Entries supplied:
^^^^^^^^

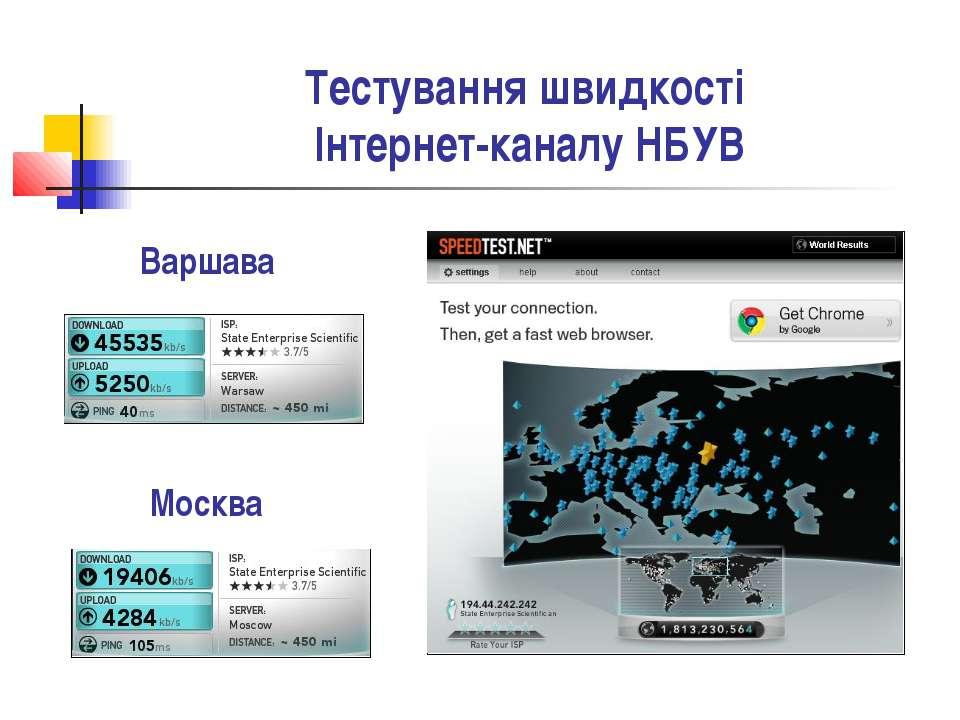 Тестування швидкості Інтернет-каналу НБУВ Варшава Москва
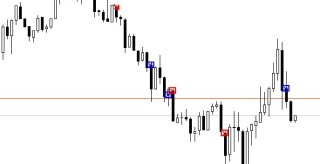 Gap Finder MT4 Forex Indicator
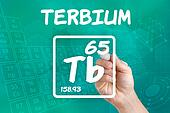 Symbol for the chemical element terbium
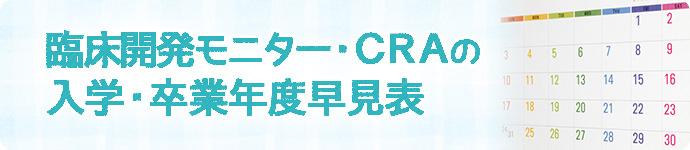 CRA(臨床開発モニター)の「入学・卒業年度」早見表 | CRAばんく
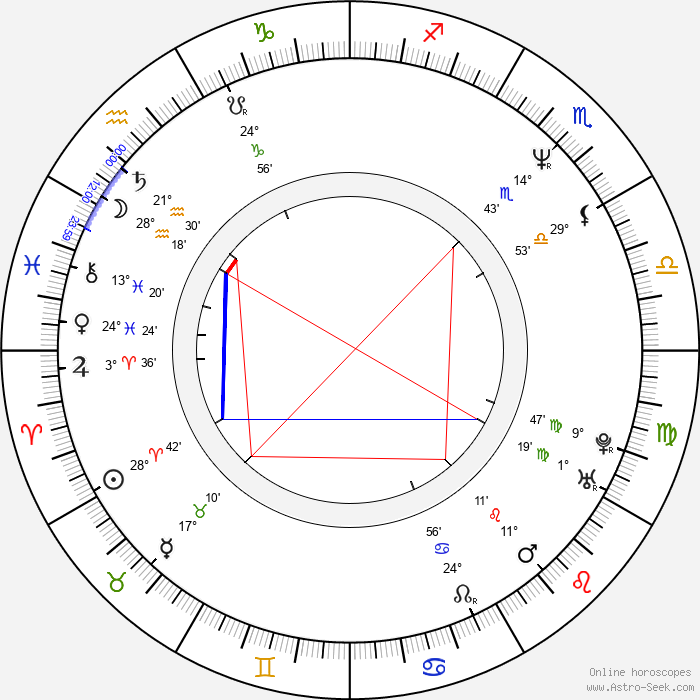 Valerie Plame - Birth horoscope chart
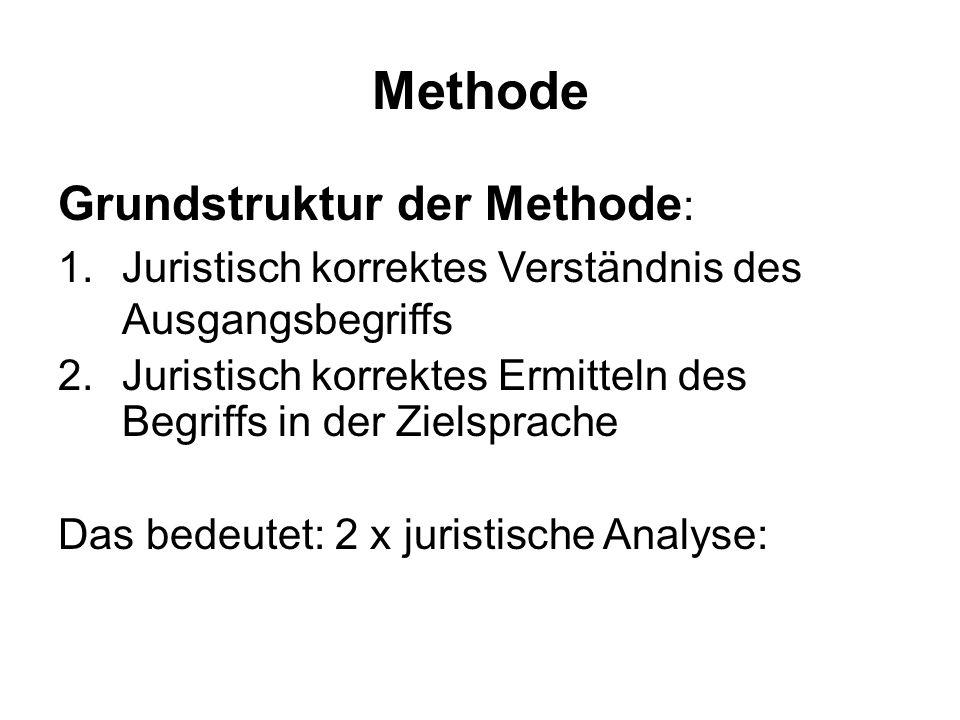 Methode Grundstruktur der Methode : 1.Juristisch korrektes Verständnis des Ausgangsbegriffs 2.Juristisch korrektes Ermitteln des Begriffs in der Zielsprache Das bedeutet: 2 x juristische Analyse:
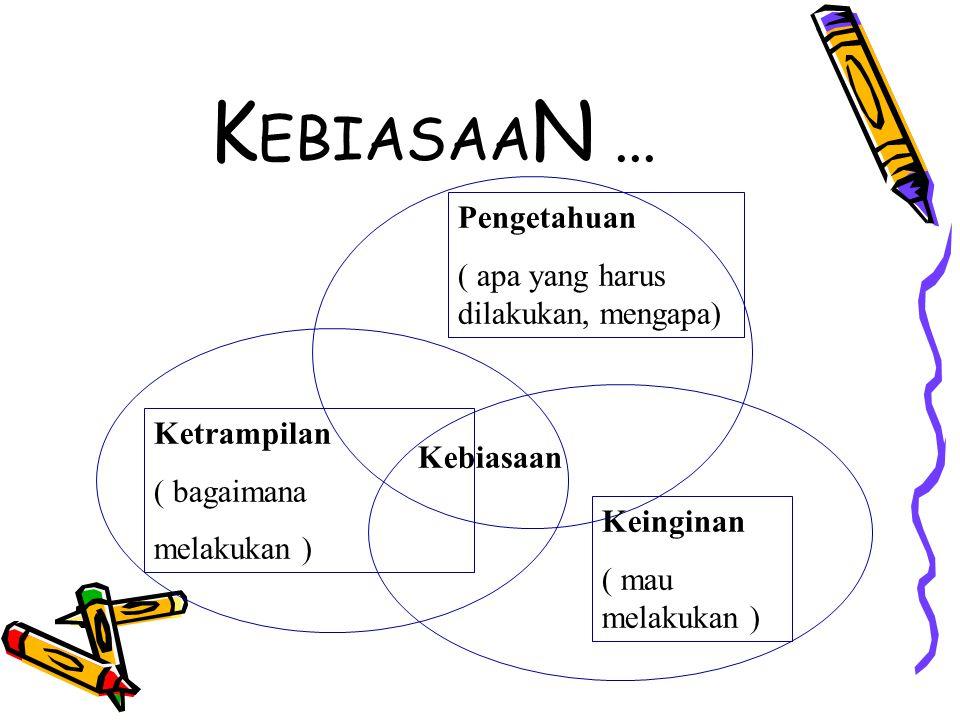 K EBIASAA N... Kebiasaan Pengetahuan ( apa yang harus dilakukan, mengapa) Ketrampilan ( bagaimana melakukan ) Keinginan ( mau melakukan )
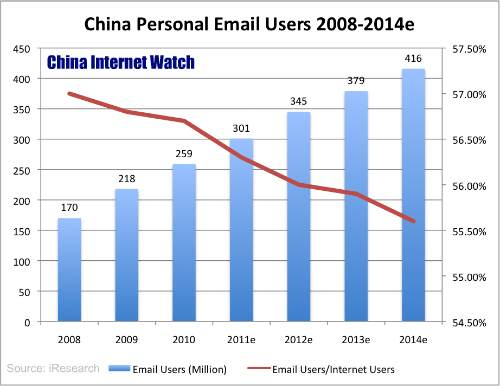 China Personal Email Users 2008-2014e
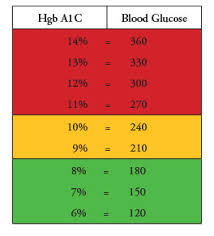Blood Sugar Chart For Toddlers Monitoring Blood Glucose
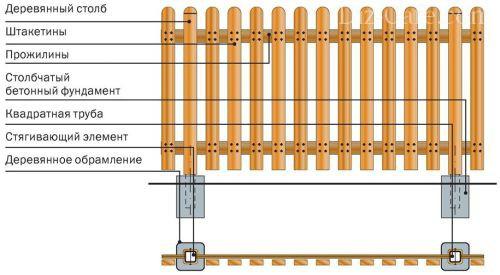 Элементы деревянного забора. Схема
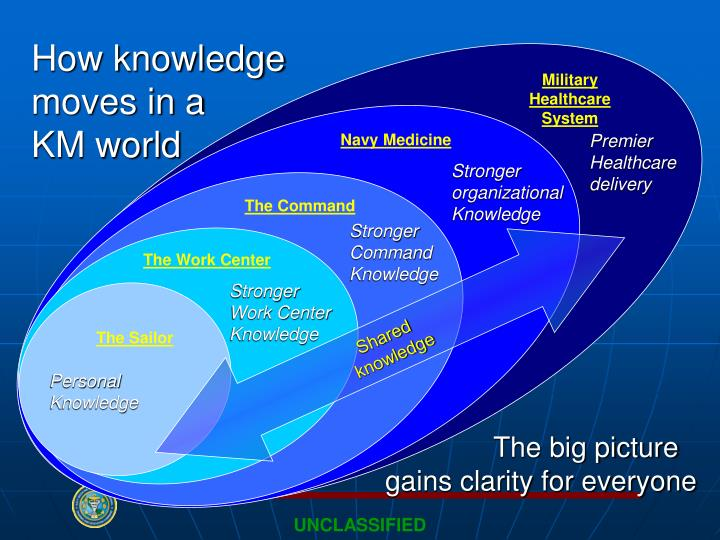 How knowledge moves in a    KM world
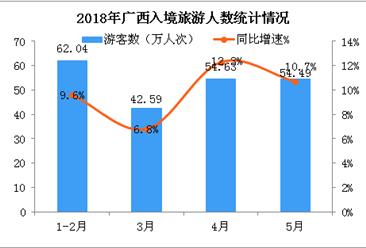2018年1-5月廣西入境旅游數據統計:旅游人數同比增長10%(附圖表)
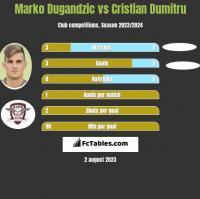 Marko Dugandzic vs Cristian Dumitru h2h player stats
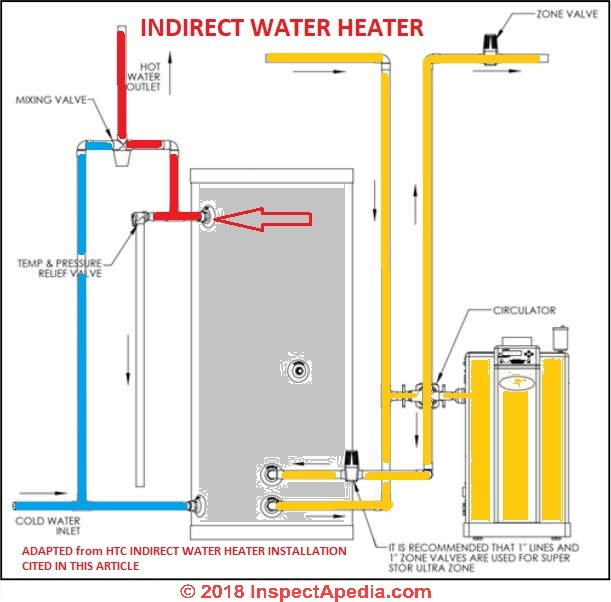 Indirect fired hot water heater faqs schematic of piping for an htc indirect water heater connected to a high efficiency heating boiler ccuart Gallery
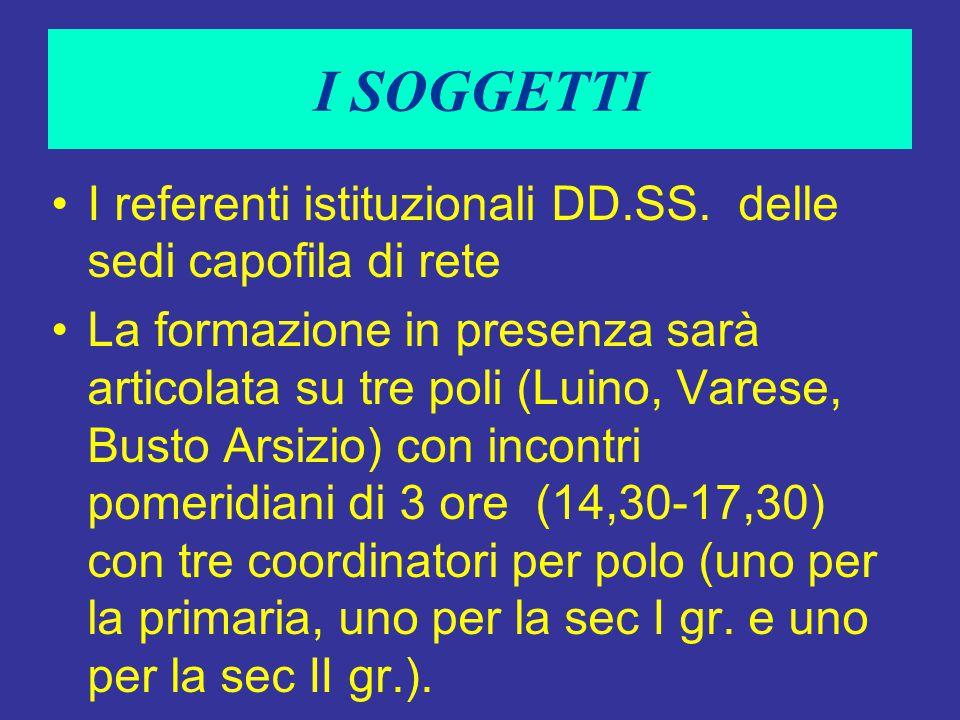 I SOGGETTI I referenti istituzionali DD.SS.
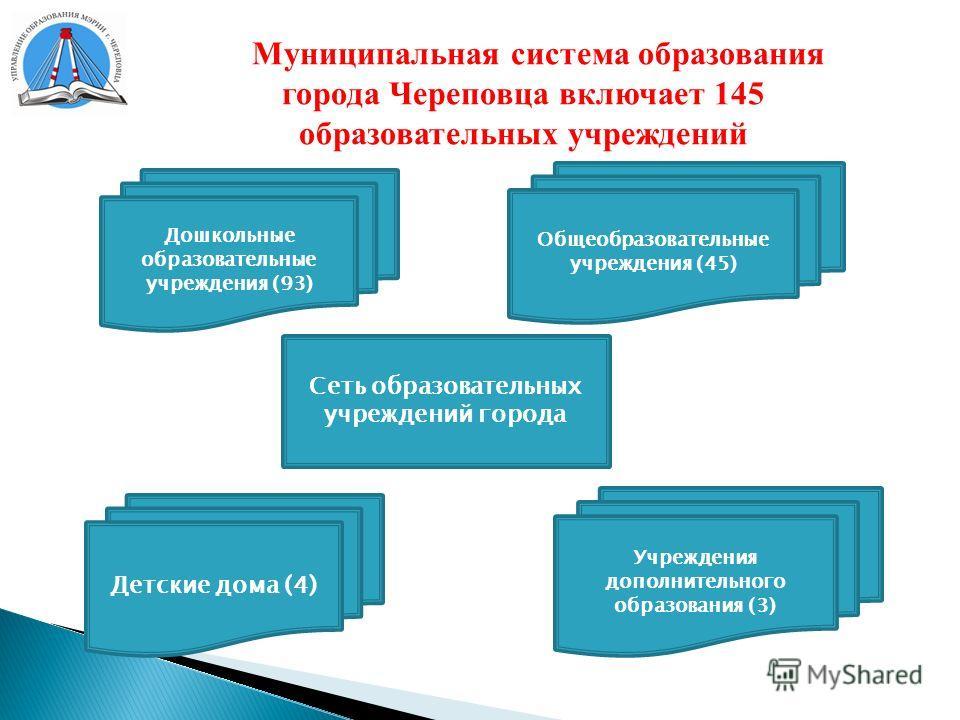Муниципальная система образования города Череповца включает 145 образовательных учреждений Сеть образовательных учреждений города Общеобразовательные учреждения (45) Учреждения дополнительного образования (3) Дошкольные образовательные учреждения (93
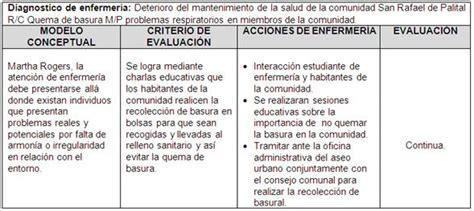 Plan De Cuidado De Enfermeria Para Hipertension | plan de cuidado de enfermeria para hipertension hta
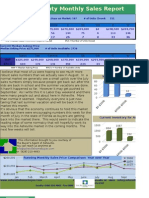 August Market Report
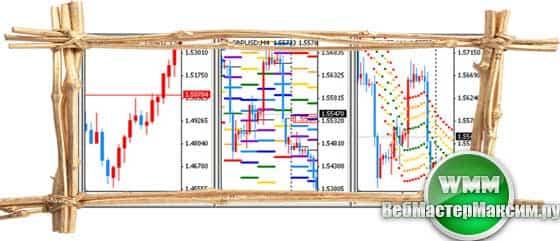 Стратегия Форекс на дневных графиках D1 – пример консерватизма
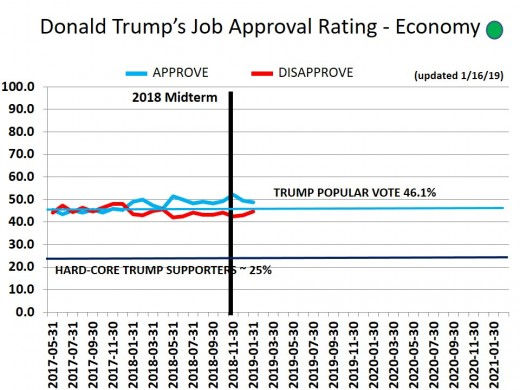 CHART 18 - TRUMP APPROVAL RATING - ECONOMIC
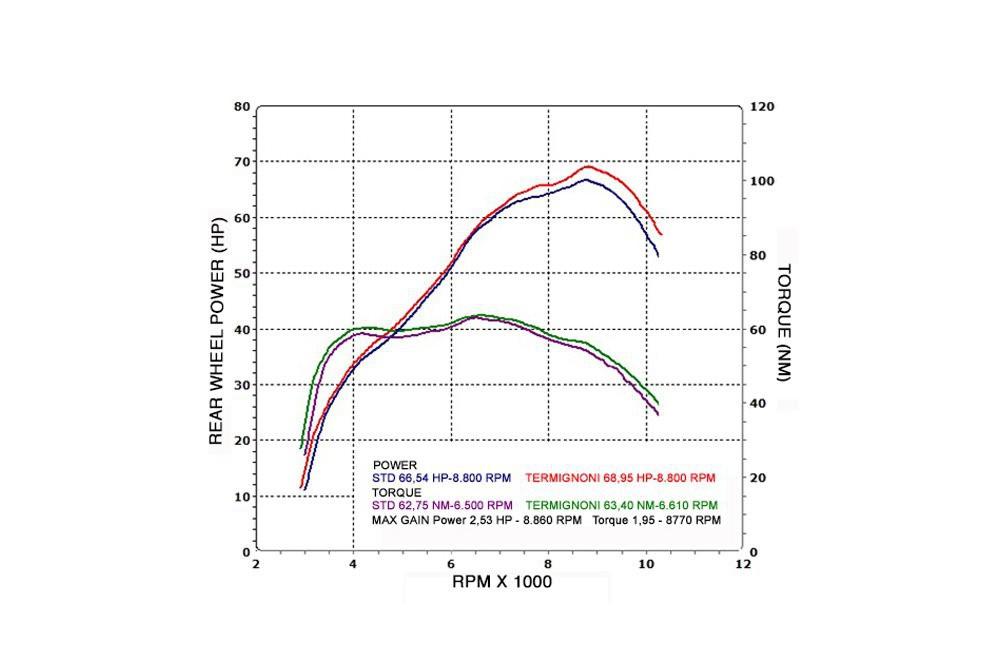 Ligne complète Moto TERMIGNONI pour Yamaha MT-07 14-15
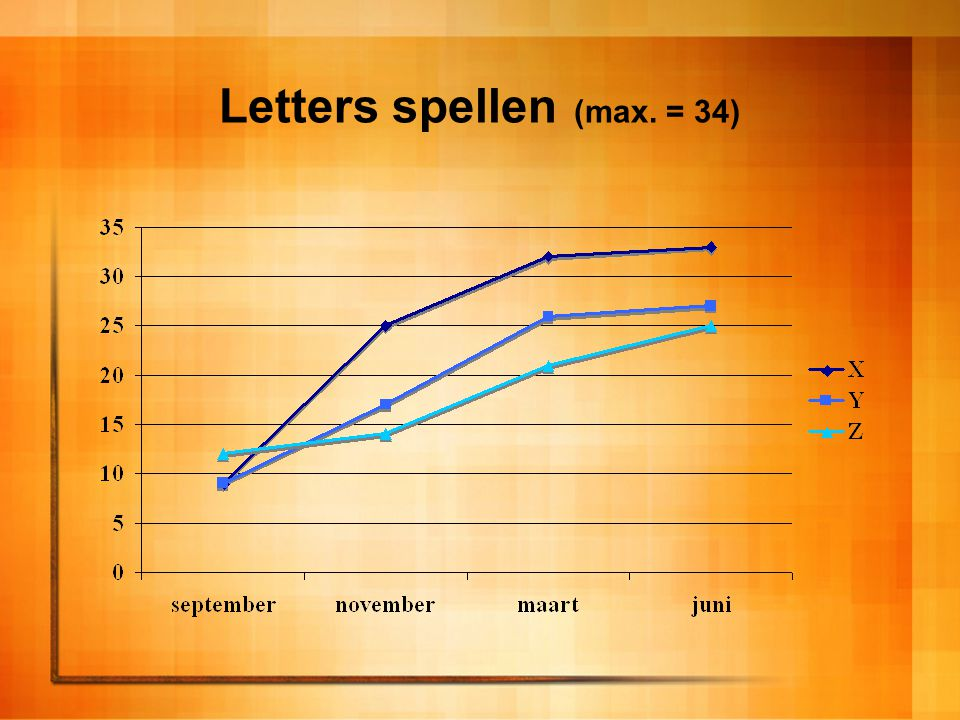 Letters spellen (max. = 34)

^^^^^^^^

What you will do: Each line of the data above should be reproduced without alteration, and no picture should appear in the copy.

Exercise solution:
 Тестування швидкості Інтернет-каналу НБУВ Варшава Москва
 Gap Finder MT4 Forex Indicator
 Symbol for the chemical element terbium
 CRA(臨床開発モニター)の「入学・卒業年度」早見表 | CRAばんく
 Valerie Plame - Birth horoscope chart
 Methode Grundstruktur der Methode : 1.Juristisch korrektes Verständnis des Ausgangsbegriffs 2.Juristisch korrektes Ermitteln des Begriffs in der Zielsprache Das bedeutet: 2 x juristische Analyse:
 K EBIASAA N... Kebiasaan Pengetahuan ( apa yang harus dilakukan, mengapa) Ketrampilan ( bagaimana melakukan ) Keinginan ( mau melakukan )
 China Personal Email Users 2008-2014e
Blood Sugar Chart For Toddlers Monitoring Blood Glucose
 Элементы деревянного забора. Схема
 How knowledge moves in a    KM world
2018年1-5月廣西入境旅游數據統計:旅游人數同比增長10%(附圖表)
 Marko Dugandzic vs Cristian Dumitru h2h player stats
 Indirect fired hot water heater faqs schematic of piping for an htc indirect water heater connected to a high efficiency heating boiler ccuart Gallery
 I SOGGETTI I referenti istituzionali DD.SS.
Муниципальная система образования города Череповца включает 145 образовательных учреждений Сеть образовательных учреждений города Общеобразовательные учреждения (45) Учреждения дополнительного образования (3) Дошкольные образовательные учреждения (93
 Plan De Cuidado De Enfermeria Para Hipertension | plan de cuidado de enfermeria para hipertension hta
 August Market Report
 Стратегия Форекс на дневных графиках D1 – пример консерватизма
 CHART 18 - TRUMP APPROVAL RATING - ECONOMIC
 Ligne complète Moto TERMIGNONI pour Yamaha MT-07 14-15
 Letters spellen (max. = 34)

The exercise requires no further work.